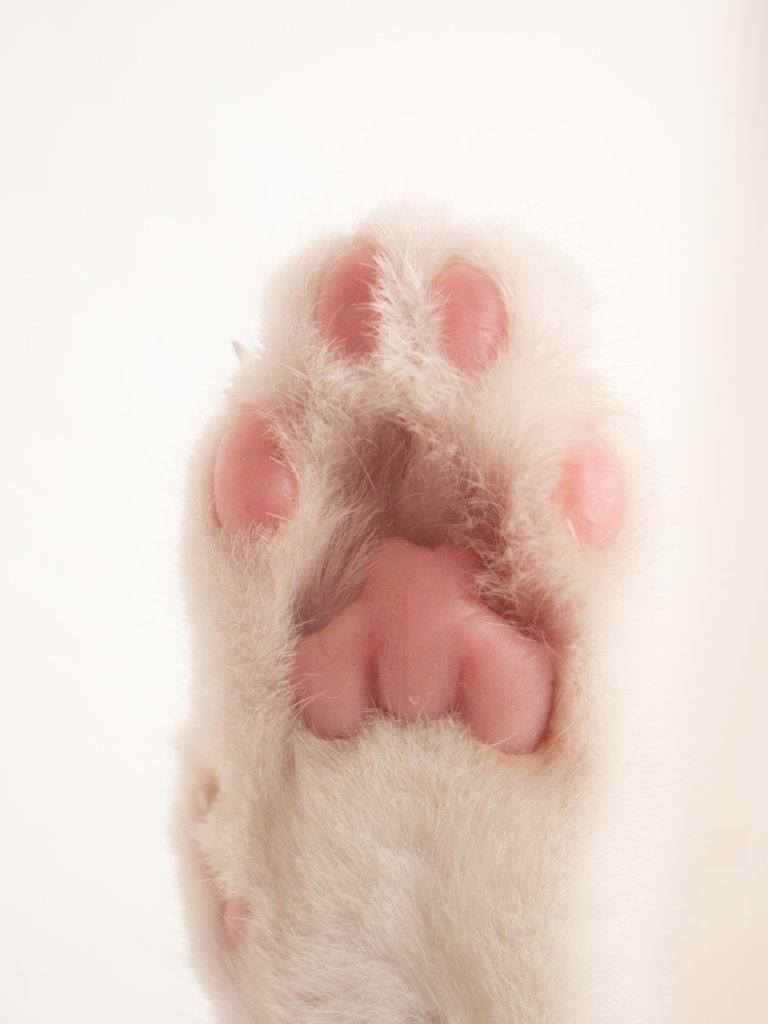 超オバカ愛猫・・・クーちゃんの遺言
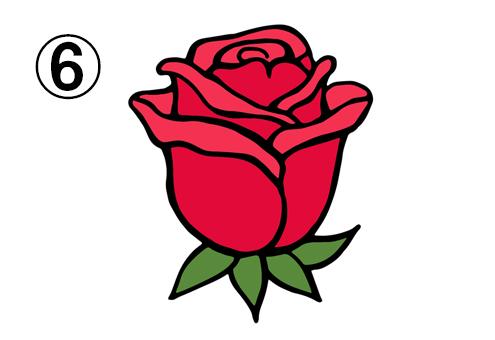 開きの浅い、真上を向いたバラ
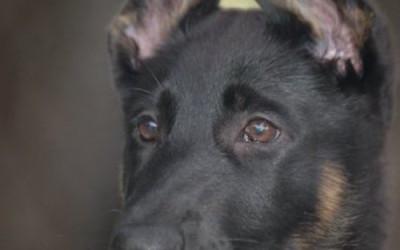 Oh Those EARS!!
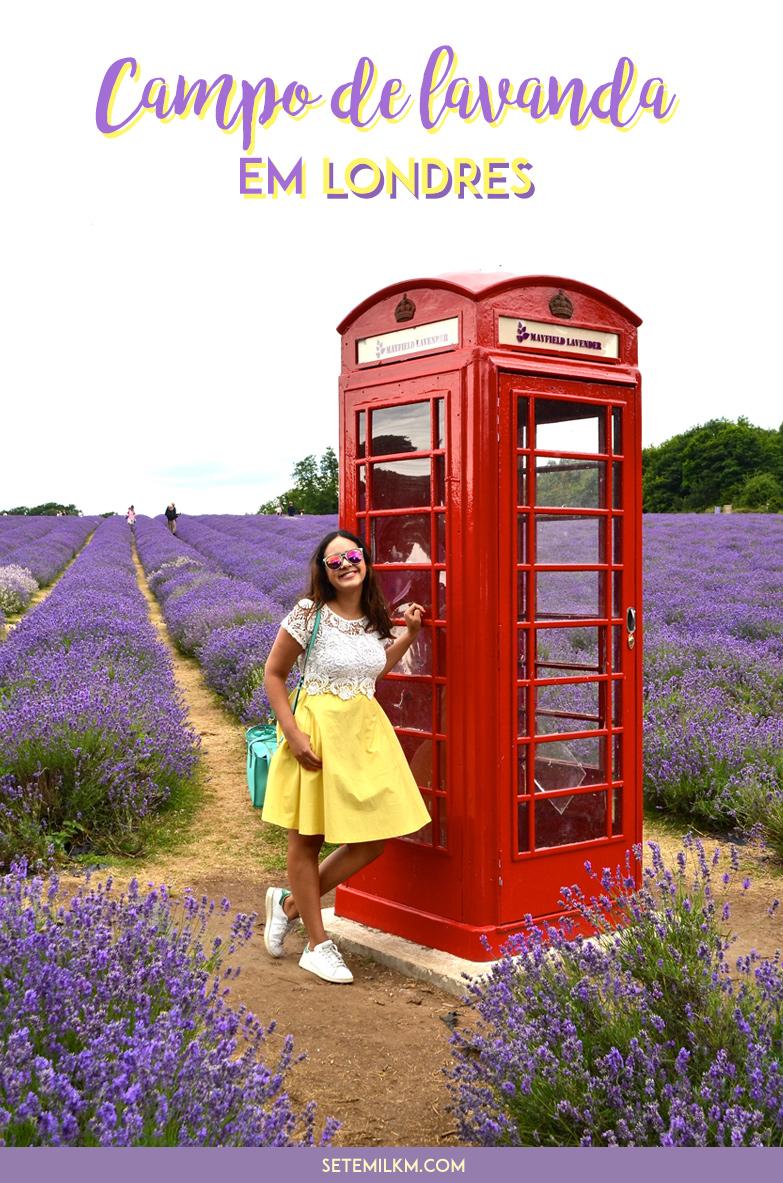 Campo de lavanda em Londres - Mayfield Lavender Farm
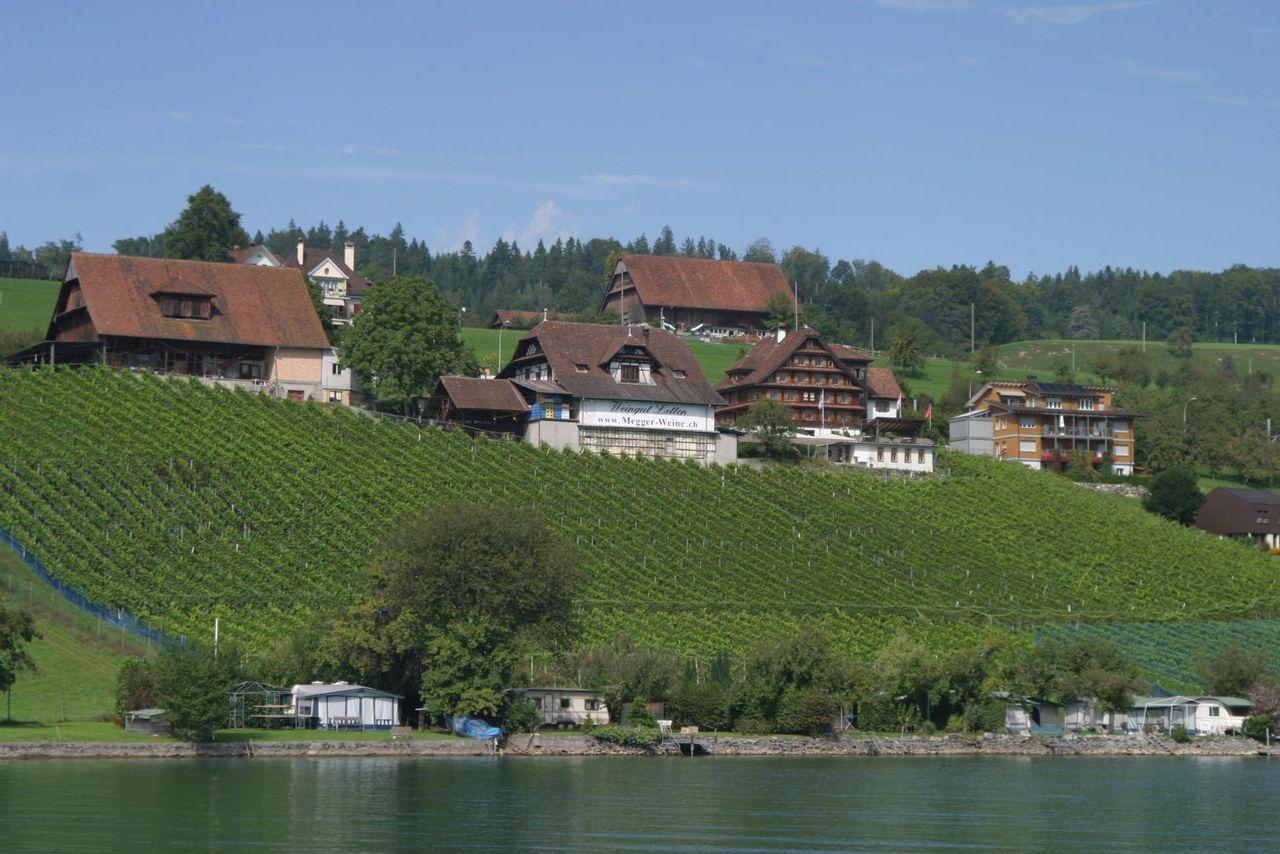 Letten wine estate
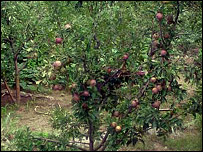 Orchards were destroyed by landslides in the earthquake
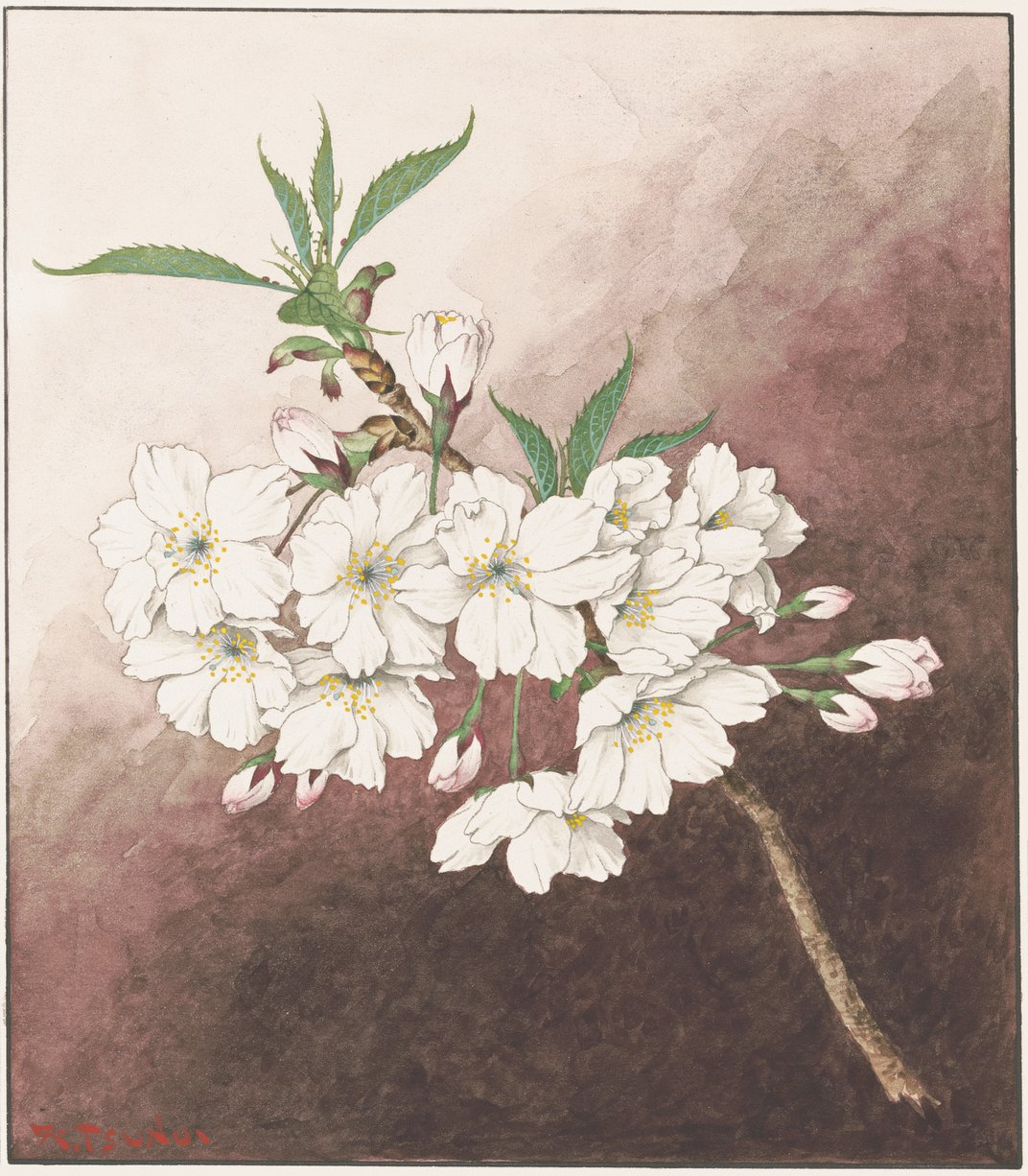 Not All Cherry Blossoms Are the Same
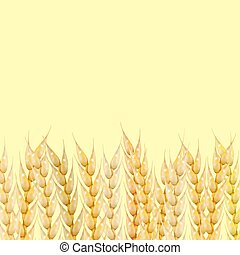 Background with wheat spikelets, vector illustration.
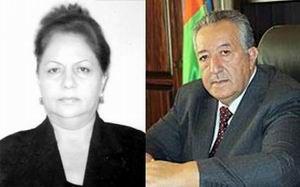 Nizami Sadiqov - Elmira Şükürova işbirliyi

-=-=-

▶ **Directions for this task**
Would you transcribe the whole listing above exactly? The pictures should not be included.

▶ **Result below**
 超オバカ愛猫・・・クーちゃんの遺言
 開きの浅い、真上を向いたバラ
 Oh Those EARS!!
 Campo de lavanda em Londres - Mayfield Lavender Farm
 Letten wine estate
 Orchards were destroyed by landslides in the earthquake
 Not All Cherry Blossoms Are the Same
 Background with wheat spikelets, vector illustration.
 Nizami Sadiqov - Elmira Şükürova işbirliyi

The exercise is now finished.